Scott Russell Sanders is the author of 20 books of fiction and nonfiction, including Hunting for Hope, Earth Works, and Divine Animal. Born in Tennessee and reared in Ohio, he studied science and literature at Brown University and earned a Ph.D. in English as a Marshall Scholar at the University of Cambridge. Following graduate school, he joined the faculty of Indiana University, where he recently retired as a distinguished professor of English.

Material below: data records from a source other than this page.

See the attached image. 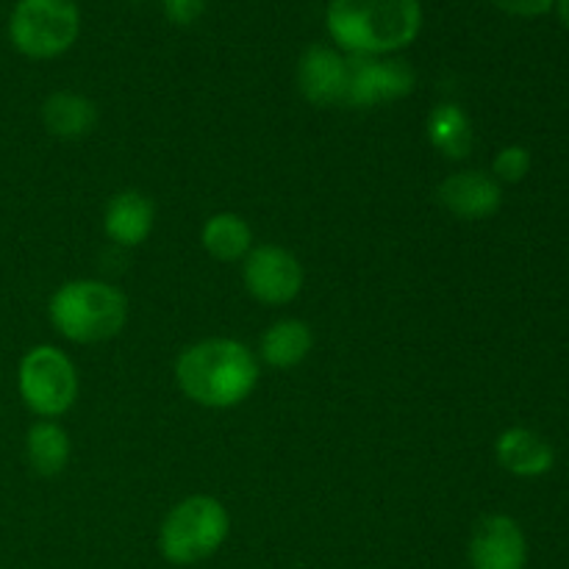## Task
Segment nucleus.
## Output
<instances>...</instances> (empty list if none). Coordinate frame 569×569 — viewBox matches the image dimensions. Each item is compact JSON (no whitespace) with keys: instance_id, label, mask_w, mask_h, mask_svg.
Instances as JSON below:
<instances>
[{"instance_id":"nucleus-1","label":"nucleus","mask_w":569,"mask_h":569,"mask_svg":"<svg viewBox=\"0 0 569 569\" xmlns=\"http://www.w3.org/2000/svg\"><path fill=\"white\" fill-rule=\"evenodd\" d=\"M326 31L345 56H395L422 31L420 0H328Z\"/></svg>"},{"instance_id":"nucleus-2","label":"nucleus","mask_w":569,"mask_h":569,"mask_svg":"<svg viewBox=\"0 0 569 569\" xmlns=\"http://www.w3.org/2000/svg\"><path fill=\"white\" fill-rule=\"evenodd\" d=\"M259 356L228 337L194 342L178 356L176 381L192 403L206 409H233L259 387Z\"/></svg>"},{"instance_id":"nucleus-3","label":"nucleus","mask_w":569,"mask_h":569,"mask_svg":"<svg viewBox=\"0 0 569 569\" xmlns=\"http://www.w3.org/2000/svg\"><path fill=\"white\" fill-rule=\"evenodd\" d=\"M50 326L76 345L114 339L128 320V300L117 287L94 278L61 283L48 303Z\"/></svg>"},{"instance_id":"nucleus-4","label":"nucleus","mask_w":569,"mask_h":569,"mask_svg":"<svg viewBox=\"0 0 569 569\" xmlns=\"http://www.w3.org/2000/svg\"><path fill=\"white\" fill-rule=\"evenodd\" d=\"M231 517L211 495H189L167 511L159 528V550L172 567H194L226 545Z\"/></svg>"},{"instance_id":"nucleus-5","label":"nucleus","mask_w":569,"mask_h":569,"mask_svg":"<svg viewBox=\"0 0 569 569\" xmlns=\"http://www.w3.org/2000/svg\"><path fill=\"white\" fill-rule=\"evenodd\" d=\"M9 42L31 61L64 56L81 33L76 0H17L9 14Z\"/></svg>"},{"instance_id":"nucleus-6","label":"nucleus","mask_w":569,"mask_h":569,"mask_svg":"<svg viewBox=\"0 0 569 569\" xmlns=\"http://www.w3.org/2000/svg\"><path fill=\"white\" fill-rule=\"evenodd\" d=\"M17 389L31 415L39 420H56L67 415L78 398L76 365L56 345H37L20 359Z\"/></svg>"},{"instance_id":"nucleus-7","label":"nucleus","mask_w":569,"mask_h":569,"mask_svg":"<svg viewBox=\"0 0 569 569\" xmlns=\"http://www.w3.org/2000/svg\"><path fill=\"white\" fill-rule=\"evenodd\" d=\"M348 94L350 109H376L411 94L417 76L409 61L398 56H348Z\"/></svg>"},{"instance_id":"nucleus-8","label":"nucleus","mask_w":569,"mask_h":569,"mask_svg":"<svg viewBox=\"0 0 569 569\" xmlns=\"http://www.w3.org/2000/svg\"><path fill=\"white\" fill-rule=\"evenodd\" d=\"M242 281L259 303L287 306L303 289V267L281 244H259L242 259Z\"/></svg>"},{"instance_id":"nucleus-9","label":"nucleus","mask_w":569,"mask_h":569,"mask_svg":"<svg viewBox=\"0 0 569 569\" xmlns=\"http://www.w3.org/2000/svg\"><path fill=\"white\" fill-rule=\"evenodd\" d=\"M467 561H470V569H526V531L509 515L481 517L467 542Z\"/></svg>"},{"instance_id":"nucleus-10","label":"nucleus","mask_w":569,"mask_h":569,"mask_svg":"<svg viewBox=\"0 0 569 569\" xmlns=\"http://www.w3.org/2000/svg\"><path fill=\"white\" fill-rule=\"evenodd\" d=\"M348 56L331 44H309L298 61V89L311 106H345L348 94Z\"/></svg>"},{"instance_id":"nucleus-11","label":"nucleus","mask_w":569,"mask_h":569,"mask_svg":"<svg viewBox=\"0 0 569 569\" xmlns=\"http://www.w3.org/2000/svg\"><path fill=\"white\" fill-rule=\"evenodd\" d=\"M437 200L459 220L481 222L500 211V206H503V187L495 181L492 172L461 170L439 183Z\"/></svg>"},{"instance_id":"nucleus-12","label":"nucleus","mask_w":569,"mask_h":569,"mask_svg":"<svg viewBox=\"0 0 569 569\" xmlns=\"http://www.w3.org/2000/svg\"><path fill=\"white\" fill-rule=\"evenodd\" d=\"M495 459L517 478H542L556 467V448L533 428L511 426L495 439Z\"/></svg>"},{"instance_id":"nucleus-13","label":"nucleus","mask_w":569,"mask_h":569,"mask_svg":"<svg viewBox=\"0 0 569 569\" xmlns=\"http://www.w3.org/2000/svg\"><path fill=\"white\" fill-rule=\"evenodd\" d=\"M153 222V200L137 189H126V192H117L106 206L103 231L111 242L122 244V248H137L150 237Z\"/></svg>"},{"instance_id":"nucleus-14","label":"nucleus","mask_w":569,"mask_h":569,"mask_svg":"<svg viewBox=\"0 0 569 569\" xmlns=\"http://www.w3.org/2000/svg\"><path fill=\"white\" fill-rule=\"evenodd\" d=\"M39 114H42L44 131L56 139H83L98 126V106L87 94L70 92V89L48 94Z\"/></svg>"},{"instance_id":"nucleus-15","label":"nucleus","mask_w":569,"mask_h":569,"mask_svg":"<svg viewBox=\"0 0 569 569\" xmlns=\"http://www.w3.org/2000/svg\"><path fill=\"white\" fill-rule=\"evenodd\" d=\"M315 348V333L303 320H278L261 333L259 359L276 370H292L303 365Z\"/></svg>"},{"instance_id":"nucleus-16","label":"nucleus","mask_w":569,"mask_h":569,"mask_svg":"<svg viewBox=\"0 0 569 569\" xmlns=\"http://www.w3.org/2000/svg\"><path fill=\"white\" fill-rule=\"evenodd\" d=\"M26 459L37 476H59L70 465V433L56 420H37L26 433Z\"/></svg>"},{"instance_id":"nucleus-17","label":"nucleus","mask_w":569,"mask_h":569,"mask_svg":"<svg viewBox=\"0 0 569 569\" xmlns=\"http://www.w3.org/2000/svg\"><path fill=\"white\" fill-rule=\"evenodd\" d=\"M428 142L445 159H467L472 150V142H476L467 111L456 103L433 106V111L428 114Z\"/></svg>"},{"instance_id":"nucleus-18","label":"nucleus","mask_w":569,"mask_h":569,"mask_svg":"<svg viewBox=\"0 0 569 569\" xmlns=\"http://www.w3.org/2000/svg\"><path fill=\"white\" fill-rule=\"evenodd\" d=\"M200 242H203L206 253L211 259L233 264V261H242L253 250V231H250V226L239 214L220 211V214H211L203 222Z\"/></svg>"},{"instance_id":"nucleus-19","label":"nucleus","mask_w":569,"mask_h":569,"mask_svg":"<svg viewBox=\"0 0 569 569\" xmlns=\"http://www.w3.org/2000/svg\"><path fill=\"white\" fill-rule=\"evenodd\" d=\"M533 167V156L526 144H506L498 150L492 161V178L503 187V183H520L526 181L528 172Z\"/></svg>"},{"instance_id":"nucleus-20","label":"nucleus","mask_w":569,"mask_h":569,"mask_svg":"<svg viewBox=\"0 0 569 569\" xmlns=\"http://www.w3.org/2000/svg\"><path fill=\"white\" fill-rule=\"evenodd\" d=\"M161 11H164L167 22L178 28L194 26L203 17L206 0H161Z\"/></svg>"},{"instance_id":"nucleus-21","label":"nucleus","mask_w":569,"mask_h":569,"mask_svg":"<svg viewBox=\"0 0 569 569\" xmlns=\"http://www.w3.org/2000/svg\"><path fill=\"white\" fill-rule=\"evenodd\" d=\"M492 6L503 11V14L533 20V17H542L548 11H553L556 0H492Z\"/></svg>"},{"instance_id":"nucleus-22","label":"nucleus","mask_w":569,"mask_h":569,"mask_svg":"<svg viewBox=\"0 0 569 569\" xmlns=\"http://www.w3.org/2000/svg\"><path fill=\"white\" fill-rule=\"evenodd\" d=\"M553 9L559 11V20L565 22V28L569 31V0H556Z\"/></svg>"}]
</instances>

For his writing, Sanders has won the Associated Writing Programs Creative Nonfiction Award, the John Burroughs Essay Award, the Lannan Literary Award, the Mark Twain Award, and the Indiana Authors Award, as well as fellowships from the Guggenheim Foundation and the National Endowment for the Arts. His work has appeared in such magazines as Harper’s, Orion, Audubon, and The Georgia Review and has been reprinted in The Art of the Essay, The Norton Reader, and more than a hundred other anthologies, including the annual Best American Essays. He was elected in 2012 to the American Academy of Arts and Sciences. His new collection of eco-science fiction, Dancing in Dreamtime, will be published in fall 2016, and a new edition of his classic documentary, Stone Country, will appear in 2017.
Sanders’ writing examines the human place in nature, the character of community, the relation between culture and geography, and the search for a spiritual path. He continues to puzzle over why our species is knowingly degrading the conditions for life on Earth, and how—or if—we may be moved to live more wisely.